[Record set Boundary: Start]
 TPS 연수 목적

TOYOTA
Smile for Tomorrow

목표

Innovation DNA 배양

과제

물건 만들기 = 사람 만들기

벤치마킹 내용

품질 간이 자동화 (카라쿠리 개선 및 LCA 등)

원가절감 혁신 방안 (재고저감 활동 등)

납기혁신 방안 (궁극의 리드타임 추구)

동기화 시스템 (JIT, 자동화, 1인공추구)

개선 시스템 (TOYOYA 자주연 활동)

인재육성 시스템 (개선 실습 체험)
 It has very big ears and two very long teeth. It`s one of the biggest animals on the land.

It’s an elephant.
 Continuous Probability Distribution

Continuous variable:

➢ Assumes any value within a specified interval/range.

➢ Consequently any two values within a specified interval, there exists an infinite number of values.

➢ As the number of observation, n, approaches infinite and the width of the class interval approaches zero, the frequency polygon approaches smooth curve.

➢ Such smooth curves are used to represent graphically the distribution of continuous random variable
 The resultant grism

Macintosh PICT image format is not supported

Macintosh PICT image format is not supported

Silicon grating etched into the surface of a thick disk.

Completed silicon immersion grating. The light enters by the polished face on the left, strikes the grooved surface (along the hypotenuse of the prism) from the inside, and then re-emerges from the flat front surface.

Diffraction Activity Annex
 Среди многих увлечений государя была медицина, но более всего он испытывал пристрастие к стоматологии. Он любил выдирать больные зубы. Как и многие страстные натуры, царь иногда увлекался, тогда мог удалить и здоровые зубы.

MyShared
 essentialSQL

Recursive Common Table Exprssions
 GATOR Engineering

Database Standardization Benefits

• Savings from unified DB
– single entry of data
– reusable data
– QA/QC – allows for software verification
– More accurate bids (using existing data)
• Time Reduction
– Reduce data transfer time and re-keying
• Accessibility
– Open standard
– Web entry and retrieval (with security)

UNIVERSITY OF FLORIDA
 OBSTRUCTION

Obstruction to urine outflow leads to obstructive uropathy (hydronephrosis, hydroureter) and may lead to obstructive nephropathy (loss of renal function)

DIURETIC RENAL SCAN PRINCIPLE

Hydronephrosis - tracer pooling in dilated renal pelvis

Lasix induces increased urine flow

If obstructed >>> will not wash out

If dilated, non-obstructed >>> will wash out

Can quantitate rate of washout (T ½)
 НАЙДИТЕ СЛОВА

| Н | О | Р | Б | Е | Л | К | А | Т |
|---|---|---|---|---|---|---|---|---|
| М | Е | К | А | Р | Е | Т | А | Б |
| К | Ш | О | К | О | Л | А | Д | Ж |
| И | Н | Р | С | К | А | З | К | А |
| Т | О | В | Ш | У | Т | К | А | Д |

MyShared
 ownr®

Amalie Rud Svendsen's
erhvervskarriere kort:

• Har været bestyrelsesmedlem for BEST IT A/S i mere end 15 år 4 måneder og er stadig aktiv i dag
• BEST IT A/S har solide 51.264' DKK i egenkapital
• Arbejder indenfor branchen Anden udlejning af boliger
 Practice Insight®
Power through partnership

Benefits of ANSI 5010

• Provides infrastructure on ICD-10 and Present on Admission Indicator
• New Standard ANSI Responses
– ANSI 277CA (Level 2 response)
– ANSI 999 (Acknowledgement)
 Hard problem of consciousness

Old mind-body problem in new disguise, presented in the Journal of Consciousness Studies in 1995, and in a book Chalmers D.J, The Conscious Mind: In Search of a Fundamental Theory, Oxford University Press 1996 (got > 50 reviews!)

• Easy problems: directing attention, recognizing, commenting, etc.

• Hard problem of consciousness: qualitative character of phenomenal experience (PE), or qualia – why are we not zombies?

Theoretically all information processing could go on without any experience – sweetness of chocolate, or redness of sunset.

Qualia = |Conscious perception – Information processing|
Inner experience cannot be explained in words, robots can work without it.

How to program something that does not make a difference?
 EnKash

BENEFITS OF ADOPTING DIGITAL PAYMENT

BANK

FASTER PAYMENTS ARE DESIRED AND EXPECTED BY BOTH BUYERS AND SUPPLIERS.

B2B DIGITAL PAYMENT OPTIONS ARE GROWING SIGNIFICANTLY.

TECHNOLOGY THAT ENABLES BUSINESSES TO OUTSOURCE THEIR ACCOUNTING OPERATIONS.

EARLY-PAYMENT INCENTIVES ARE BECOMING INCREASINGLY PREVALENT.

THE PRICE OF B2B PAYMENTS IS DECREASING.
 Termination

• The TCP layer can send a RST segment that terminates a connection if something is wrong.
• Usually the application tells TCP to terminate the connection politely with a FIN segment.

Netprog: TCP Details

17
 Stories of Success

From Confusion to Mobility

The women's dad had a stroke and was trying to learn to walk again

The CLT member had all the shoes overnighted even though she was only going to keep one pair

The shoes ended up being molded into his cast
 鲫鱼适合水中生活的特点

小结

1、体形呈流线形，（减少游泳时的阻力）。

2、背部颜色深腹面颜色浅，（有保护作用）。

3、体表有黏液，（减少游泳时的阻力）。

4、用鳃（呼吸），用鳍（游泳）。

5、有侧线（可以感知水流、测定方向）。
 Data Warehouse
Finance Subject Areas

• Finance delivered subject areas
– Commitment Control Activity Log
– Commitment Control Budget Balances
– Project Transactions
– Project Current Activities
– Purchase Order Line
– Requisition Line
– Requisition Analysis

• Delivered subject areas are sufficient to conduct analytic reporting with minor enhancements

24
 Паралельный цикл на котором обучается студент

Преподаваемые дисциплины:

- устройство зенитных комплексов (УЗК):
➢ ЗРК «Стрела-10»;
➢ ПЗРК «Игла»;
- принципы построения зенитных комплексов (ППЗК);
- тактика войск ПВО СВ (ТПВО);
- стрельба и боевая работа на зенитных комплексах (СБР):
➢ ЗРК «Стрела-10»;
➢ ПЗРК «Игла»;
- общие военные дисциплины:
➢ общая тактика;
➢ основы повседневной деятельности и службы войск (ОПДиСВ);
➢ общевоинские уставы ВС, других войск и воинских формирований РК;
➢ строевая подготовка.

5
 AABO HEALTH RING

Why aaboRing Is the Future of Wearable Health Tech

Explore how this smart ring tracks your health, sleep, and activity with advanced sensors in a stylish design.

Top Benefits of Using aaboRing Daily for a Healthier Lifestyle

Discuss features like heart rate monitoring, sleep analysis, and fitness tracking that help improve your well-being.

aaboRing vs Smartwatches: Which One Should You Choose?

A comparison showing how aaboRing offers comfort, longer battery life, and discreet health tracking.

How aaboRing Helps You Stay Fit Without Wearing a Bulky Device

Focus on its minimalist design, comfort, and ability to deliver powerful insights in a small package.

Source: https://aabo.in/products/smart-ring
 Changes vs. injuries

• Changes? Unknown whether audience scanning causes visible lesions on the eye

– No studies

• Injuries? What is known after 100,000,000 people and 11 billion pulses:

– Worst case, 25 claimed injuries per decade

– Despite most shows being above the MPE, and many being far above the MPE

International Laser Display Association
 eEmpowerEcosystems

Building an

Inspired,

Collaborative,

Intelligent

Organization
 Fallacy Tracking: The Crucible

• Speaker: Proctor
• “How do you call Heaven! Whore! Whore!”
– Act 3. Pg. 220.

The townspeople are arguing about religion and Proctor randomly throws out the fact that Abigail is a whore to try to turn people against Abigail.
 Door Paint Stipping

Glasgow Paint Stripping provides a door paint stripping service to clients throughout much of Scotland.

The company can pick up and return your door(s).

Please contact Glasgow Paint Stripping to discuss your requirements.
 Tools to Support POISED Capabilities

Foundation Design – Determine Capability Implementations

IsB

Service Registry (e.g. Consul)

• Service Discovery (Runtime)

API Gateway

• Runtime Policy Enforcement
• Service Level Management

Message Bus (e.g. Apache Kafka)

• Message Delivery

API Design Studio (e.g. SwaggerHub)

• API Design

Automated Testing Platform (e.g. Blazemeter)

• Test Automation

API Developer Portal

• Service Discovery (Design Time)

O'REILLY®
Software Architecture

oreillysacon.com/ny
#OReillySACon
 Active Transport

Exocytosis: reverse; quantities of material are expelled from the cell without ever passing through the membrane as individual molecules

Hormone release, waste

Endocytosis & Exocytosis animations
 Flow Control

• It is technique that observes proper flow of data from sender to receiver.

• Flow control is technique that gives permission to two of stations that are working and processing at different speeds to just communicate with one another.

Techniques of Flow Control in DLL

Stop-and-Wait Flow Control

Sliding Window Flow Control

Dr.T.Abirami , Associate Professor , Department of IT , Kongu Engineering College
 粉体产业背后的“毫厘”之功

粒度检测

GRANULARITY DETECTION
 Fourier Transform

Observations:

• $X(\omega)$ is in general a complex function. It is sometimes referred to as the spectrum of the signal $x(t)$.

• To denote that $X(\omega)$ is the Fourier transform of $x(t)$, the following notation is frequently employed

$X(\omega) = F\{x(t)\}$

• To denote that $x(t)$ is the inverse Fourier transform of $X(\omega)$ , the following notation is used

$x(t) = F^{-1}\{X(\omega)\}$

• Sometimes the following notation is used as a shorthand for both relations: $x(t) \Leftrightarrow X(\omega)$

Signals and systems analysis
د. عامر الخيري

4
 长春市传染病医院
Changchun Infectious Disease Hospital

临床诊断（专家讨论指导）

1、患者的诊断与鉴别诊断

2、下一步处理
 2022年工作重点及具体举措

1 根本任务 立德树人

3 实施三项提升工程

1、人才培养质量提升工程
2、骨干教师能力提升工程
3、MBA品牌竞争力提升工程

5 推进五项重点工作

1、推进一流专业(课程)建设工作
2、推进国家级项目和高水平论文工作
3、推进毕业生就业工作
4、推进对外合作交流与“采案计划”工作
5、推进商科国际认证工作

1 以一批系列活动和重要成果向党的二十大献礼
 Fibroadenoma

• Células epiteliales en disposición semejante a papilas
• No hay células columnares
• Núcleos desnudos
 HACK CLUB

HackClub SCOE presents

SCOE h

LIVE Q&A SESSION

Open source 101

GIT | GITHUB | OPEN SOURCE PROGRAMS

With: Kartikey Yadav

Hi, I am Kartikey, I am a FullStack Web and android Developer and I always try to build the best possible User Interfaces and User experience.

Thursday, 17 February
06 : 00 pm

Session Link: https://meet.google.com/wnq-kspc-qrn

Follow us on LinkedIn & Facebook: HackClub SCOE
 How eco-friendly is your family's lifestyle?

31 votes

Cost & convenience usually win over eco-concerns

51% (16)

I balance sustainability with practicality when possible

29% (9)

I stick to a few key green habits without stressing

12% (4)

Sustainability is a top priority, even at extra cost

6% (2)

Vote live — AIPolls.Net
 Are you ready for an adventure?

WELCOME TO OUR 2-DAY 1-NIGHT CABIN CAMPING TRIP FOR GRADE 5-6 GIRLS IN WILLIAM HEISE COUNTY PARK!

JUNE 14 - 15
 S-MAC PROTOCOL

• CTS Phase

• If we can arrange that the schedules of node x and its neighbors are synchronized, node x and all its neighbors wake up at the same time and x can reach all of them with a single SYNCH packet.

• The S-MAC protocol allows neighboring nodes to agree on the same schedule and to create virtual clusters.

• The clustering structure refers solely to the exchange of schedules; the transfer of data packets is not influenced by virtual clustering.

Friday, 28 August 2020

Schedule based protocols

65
[Record set Boundary: End]
For the word "shoes", count the lines in the records that contain it. Give the number and no other words.

2